# Task brief
Below are some entries; report how many of their lines contain the word "strict", giving nothing besides the number.

# Records to use
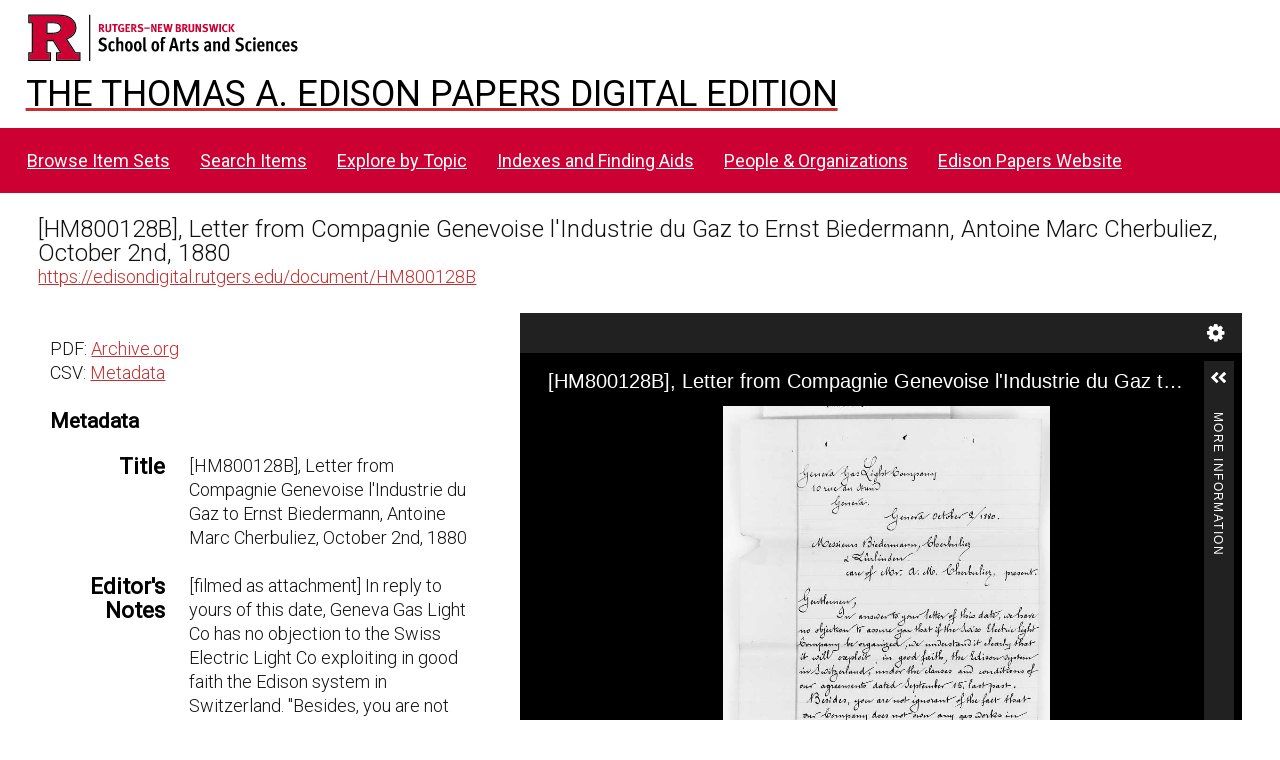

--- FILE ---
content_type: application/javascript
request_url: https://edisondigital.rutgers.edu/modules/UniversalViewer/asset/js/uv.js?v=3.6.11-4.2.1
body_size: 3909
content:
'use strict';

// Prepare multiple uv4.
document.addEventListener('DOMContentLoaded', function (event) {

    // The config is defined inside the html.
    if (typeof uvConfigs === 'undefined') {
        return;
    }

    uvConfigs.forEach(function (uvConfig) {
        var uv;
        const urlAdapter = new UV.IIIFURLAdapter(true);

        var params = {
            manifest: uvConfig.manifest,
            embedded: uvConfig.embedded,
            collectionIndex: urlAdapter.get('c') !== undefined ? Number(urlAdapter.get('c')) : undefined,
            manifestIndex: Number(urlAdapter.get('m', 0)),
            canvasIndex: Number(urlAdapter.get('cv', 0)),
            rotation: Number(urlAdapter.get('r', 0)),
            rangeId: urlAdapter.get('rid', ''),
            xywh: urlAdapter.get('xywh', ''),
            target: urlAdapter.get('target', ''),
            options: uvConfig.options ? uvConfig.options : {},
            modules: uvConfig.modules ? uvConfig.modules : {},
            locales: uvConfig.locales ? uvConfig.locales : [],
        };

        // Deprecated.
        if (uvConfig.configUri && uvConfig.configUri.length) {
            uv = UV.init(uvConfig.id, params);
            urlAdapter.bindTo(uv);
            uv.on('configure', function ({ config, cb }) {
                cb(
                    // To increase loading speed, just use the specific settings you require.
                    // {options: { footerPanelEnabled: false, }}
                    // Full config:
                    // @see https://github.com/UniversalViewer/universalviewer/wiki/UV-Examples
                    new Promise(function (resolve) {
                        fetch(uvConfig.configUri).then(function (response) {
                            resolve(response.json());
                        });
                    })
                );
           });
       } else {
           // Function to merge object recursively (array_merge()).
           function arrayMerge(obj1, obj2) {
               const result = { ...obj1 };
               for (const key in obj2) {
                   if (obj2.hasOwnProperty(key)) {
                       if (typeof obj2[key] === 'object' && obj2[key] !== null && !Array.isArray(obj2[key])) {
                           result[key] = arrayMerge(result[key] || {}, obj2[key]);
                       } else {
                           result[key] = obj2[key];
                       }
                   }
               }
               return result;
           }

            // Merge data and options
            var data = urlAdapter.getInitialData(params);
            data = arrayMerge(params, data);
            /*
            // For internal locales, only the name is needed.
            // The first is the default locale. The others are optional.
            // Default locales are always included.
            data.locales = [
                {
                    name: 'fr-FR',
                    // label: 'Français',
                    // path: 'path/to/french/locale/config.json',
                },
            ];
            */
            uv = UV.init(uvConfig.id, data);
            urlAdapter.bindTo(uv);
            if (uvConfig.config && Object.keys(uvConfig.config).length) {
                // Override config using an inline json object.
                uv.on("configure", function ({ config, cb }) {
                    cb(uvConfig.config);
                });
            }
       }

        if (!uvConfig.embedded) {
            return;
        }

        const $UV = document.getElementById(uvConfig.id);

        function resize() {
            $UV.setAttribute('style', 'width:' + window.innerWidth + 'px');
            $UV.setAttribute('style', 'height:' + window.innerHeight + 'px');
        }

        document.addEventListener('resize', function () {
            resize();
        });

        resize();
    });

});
* * *
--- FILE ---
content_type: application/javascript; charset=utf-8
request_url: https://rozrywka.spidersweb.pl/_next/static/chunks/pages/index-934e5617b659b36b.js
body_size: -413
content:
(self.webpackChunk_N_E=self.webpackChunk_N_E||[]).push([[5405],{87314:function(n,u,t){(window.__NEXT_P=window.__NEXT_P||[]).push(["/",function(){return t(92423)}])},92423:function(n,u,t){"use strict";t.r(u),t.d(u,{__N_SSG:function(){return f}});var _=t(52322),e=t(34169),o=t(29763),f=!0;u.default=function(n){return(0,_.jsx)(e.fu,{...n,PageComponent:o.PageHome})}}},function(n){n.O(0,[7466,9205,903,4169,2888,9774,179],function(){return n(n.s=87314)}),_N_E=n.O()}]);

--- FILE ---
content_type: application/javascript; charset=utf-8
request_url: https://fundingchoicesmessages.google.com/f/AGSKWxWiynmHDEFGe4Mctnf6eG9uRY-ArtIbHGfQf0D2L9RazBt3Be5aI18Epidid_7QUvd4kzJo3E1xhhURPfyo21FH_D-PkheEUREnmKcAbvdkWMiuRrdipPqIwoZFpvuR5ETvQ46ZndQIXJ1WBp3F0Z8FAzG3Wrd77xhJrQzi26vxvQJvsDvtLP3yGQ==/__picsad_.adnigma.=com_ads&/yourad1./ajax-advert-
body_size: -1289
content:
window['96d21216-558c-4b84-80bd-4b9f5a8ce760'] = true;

# Answer to this problem
2